> **PROBLEM**: Please copy out word for word every line of the rows below, from the line containing "At what measured" through the final line of the rows, including both of those lines.
:: TASK INPUT ::
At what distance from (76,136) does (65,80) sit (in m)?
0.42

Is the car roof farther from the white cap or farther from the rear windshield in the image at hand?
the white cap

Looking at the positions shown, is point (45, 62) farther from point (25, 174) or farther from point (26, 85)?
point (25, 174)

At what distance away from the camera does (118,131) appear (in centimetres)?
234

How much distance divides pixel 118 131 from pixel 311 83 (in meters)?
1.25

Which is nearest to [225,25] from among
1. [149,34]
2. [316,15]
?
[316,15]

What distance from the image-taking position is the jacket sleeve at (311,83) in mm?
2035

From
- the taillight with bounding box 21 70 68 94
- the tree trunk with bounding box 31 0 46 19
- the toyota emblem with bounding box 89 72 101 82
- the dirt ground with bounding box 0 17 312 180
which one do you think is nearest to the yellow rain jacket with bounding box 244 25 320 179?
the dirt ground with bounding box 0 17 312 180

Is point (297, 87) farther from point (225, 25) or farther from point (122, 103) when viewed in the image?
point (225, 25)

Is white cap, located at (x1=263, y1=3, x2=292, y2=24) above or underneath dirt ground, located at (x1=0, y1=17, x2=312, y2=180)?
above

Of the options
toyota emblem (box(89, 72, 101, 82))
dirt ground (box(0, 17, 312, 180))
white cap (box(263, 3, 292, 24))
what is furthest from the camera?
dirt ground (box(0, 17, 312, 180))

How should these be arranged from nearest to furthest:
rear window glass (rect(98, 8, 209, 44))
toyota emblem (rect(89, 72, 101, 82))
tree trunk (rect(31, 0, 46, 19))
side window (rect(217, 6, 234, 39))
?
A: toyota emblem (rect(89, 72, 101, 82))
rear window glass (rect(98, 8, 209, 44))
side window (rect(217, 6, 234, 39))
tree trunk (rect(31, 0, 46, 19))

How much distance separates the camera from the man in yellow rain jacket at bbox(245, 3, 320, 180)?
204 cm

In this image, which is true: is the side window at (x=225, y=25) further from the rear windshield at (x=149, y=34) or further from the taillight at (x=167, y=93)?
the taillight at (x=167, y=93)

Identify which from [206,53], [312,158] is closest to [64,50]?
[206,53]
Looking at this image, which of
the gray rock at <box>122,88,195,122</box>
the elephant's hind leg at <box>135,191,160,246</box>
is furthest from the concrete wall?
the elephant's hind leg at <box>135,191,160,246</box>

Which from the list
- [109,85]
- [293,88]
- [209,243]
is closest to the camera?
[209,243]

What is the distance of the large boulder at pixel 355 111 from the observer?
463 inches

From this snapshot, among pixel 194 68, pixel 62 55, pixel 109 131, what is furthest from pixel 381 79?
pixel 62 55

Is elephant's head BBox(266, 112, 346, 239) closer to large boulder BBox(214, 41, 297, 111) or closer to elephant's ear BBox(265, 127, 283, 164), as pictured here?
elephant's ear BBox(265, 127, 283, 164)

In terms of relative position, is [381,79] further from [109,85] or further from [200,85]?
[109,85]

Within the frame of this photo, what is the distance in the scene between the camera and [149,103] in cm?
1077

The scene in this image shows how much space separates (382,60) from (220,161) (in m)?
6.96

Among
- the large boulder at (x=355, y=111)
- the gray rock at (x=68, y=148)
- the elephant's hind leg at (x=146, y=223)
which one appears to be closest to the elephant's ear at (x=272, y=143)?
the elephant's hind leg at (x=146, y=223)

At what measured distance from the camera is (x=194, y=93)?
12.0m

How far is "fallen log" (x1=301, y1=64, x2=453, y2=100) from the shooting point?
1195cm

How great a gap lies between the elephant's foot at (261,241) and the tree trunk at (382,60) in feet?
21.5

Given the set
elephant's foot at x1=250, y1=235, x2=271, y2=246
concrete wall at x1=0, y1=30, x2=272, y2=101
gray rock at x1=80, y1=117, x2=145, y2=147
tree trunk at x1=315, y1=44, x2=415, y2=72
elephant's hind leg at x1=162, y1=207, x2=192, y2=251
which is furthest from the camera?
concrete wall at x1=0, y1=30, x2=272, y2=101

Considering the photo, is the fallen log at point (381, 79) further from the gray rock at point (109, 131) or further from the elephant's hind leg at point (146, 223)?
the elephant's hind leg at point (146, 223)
:::
> **SOLUTION**:
At what measured distance from the camera is (x=194, y=93)?
12.0m

How far is "fallen log" (x1=301, y1=64, x2=453, y2=100) from the shooting point?
1195cm

How great a gap lies between the elephant's foot at (261,241) and the tree trunk at (382,60) in feet?
21.5

Given the set
elephant's foot at x1=250, y1=235, x2=271, y2=246
concrete wall at x1=0, y1=30, x2=272, y2=101
gray rock at x1=80, y1=117, x2=145, y2=147
tree trunk at x1=315, y1=44, x2=415, y2=72
elephant's hind leg at x1=162, y1=207, x2=192, y2=251
which is furthest from the camera?
concrete wall at x1=0, y1=30, x2=272, y2=101

Considering the photo, is the fallen log at point (381, 79) further from the gray rock at point (109, 131) or further from the elephant's hind leg at point (146, 223)?
the elephant's hind leg at point (146, 223)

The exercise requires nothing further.